Я сидела тихо, не двигаясь. Думала, как можно назвать такого великолепного ирландского сеттера. Мама против собак и кошек в доме. «Никто не смеет навязывать мне условия существования, – так, кажется, она выразилась, рассматривая серого котенка, которого я принесла в десять лет. – Никогда не буду использовать животных как игрушки или средство от одиночества и тебе не разрешу».
В кармане куртки завибрировал телефон.
– Клёпка, – сказал в трубку Байрон.
– Не может быть, – я с сомнением посмотрела на заставку. Такая шикарная сука должна иметь царское имя.
– Точно. Клёпка. Зарегистрирована.

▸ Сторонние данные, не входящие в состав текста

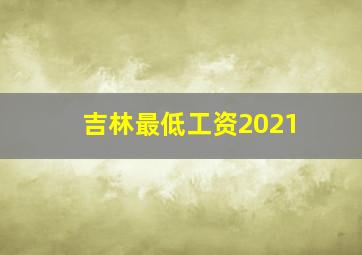 吉林最低工资2021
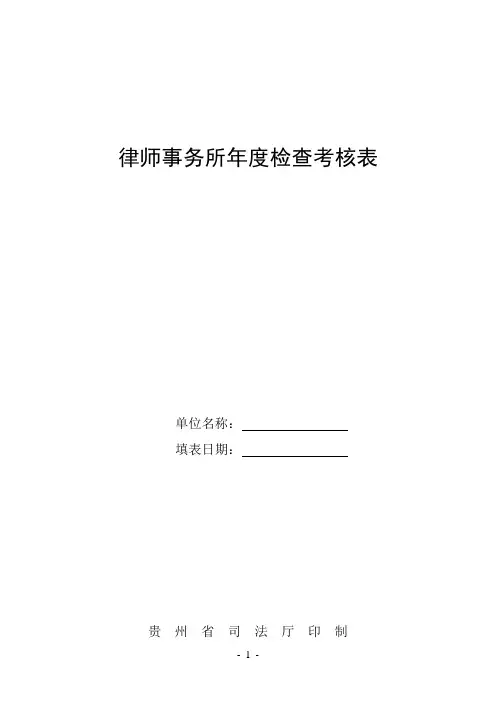 律师事务所年度检查考核表

单位名称：____
填表日期：____

贵州省司法厅印制

- 1 -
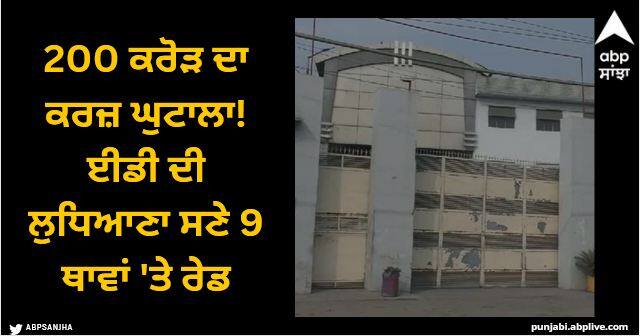 200 ਕਰੋੜ ਦਾ ਕਰਜ਼ ਘੁਟਾਲਾ! ਈਡੀ ਦੀ ਲੁਧਿਆਣਾ ਸਣੇ 9 ਥਾਵਾਂ 'ਤੇ ਰੇਡ

abp ਸਾਂਝਾ

ABPSANJHA

punjabi.abplive.com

По паспорту – Клеопатра.
– Это другое дело, – сказала я и набрала девять букв.
Дальше все было просто: коды доступа – перекачка – подтверждение – выход из системы – ванная комната – форточка – лестница – туалет внизу – бар – текила.

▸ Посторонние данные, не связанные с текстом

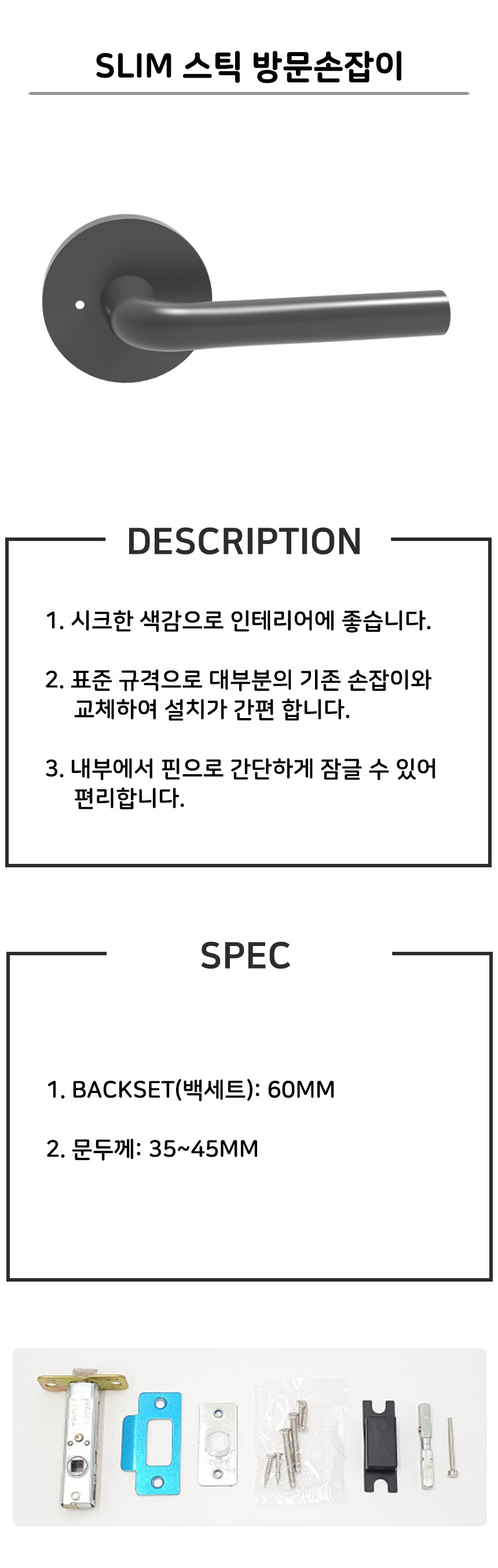 SLIM 스틱 방문손잡이

DESCRIPTION

1. 시크한 색감으로 인테리어에 좋습니다.

2. 표준 규격으로 대부분의 기존 손잡이와 교체하여 설치가 간편 합니다.

3. 내부에서 핀으로 간단하게 잠글 수 있어 편리합니다.

SPEC

1. BACKSET(백세트): 60MM

2. 문두께: 35~45MM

– Текила? А сколько тебе лет, девочка? – это бармен.
– Пошел ты!
В машине меня стало тошнить. На Байрона, как всегда после дела, накатила эйфория.
– Мы никогда столько не отгребали. На что потратишь деньги?

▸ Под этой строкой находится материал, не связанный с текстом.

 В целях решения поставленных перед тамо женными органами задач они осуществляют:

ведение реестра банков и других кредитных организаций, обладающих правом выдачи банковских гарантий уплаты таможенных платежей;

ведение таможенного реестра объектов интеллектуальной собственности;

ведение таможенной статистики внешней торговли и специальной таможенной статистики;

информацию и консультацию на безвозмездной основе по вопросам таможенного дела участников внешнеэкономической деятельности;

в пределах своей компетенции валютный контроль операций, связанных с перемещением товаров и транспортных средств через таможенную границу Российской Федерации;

– Не знаю. Открой форточку, – я задыхалась.
– Ты чего? – Он присмотрелся. – Чего такая бледная?
Я вышла на мокрый асфальт. В мире явно что-то изменилось.
– Байрон, сейчас у нас что? – спросила я, задрав голову вверх.
– Сейчас у нас ночь, пятница на исходе, двадцать три часа, сорок три минуты.
– А в природе?
– А в природе у нас октябрь. Залезай в машину, простудишься.
Час ночи. Если точно – ноль один час, ноль семь минут. Я стою у разложенного дивана. Мама запойно спит. На тумбочке – стакан с водой и пустая оболочка от какого-то порошка.
– Мам! Мамавера!
Она пошевелилась. Если это было снотворное, будить бесполезно. Я наклоняюсь и осторожно тащу к себе серый мешочек из-под ее подушки.
– Не трогай, – сонно приказывает она, не открывая глаз.
– Это что, мои волосы?
– Не трогай. Ты выбросила, а я подобрала. Что случилось? – она садится и смотрит на часы в телефоне рядом со стаканом. Потом закрывает глаза. – Как добралась?
– Байрон подвез.
– Есть хочешь?
– Нет. Мам, я...
– У тебя ломка?
– С ума сошла? Какая ломка?!
– Ты трезвая?
– Трезвая. Я лучше пойду. Спи дальше.
– Если ты трезвая и не в ломке, почему не спишь?
– Спросить хотела. Мой отец, он...
Мама тут же меня перебивает – реакция на кодовое слово «отец» – и с монотонностью магнитофонной записи выдает бесстрастно:
– Был разведчиком, погиб при исполнении, награжден посмертно. Тебе тогда было три года, ты ничего не помнишь.
– Это я уже слышала. Есть что-нибудь новенькое?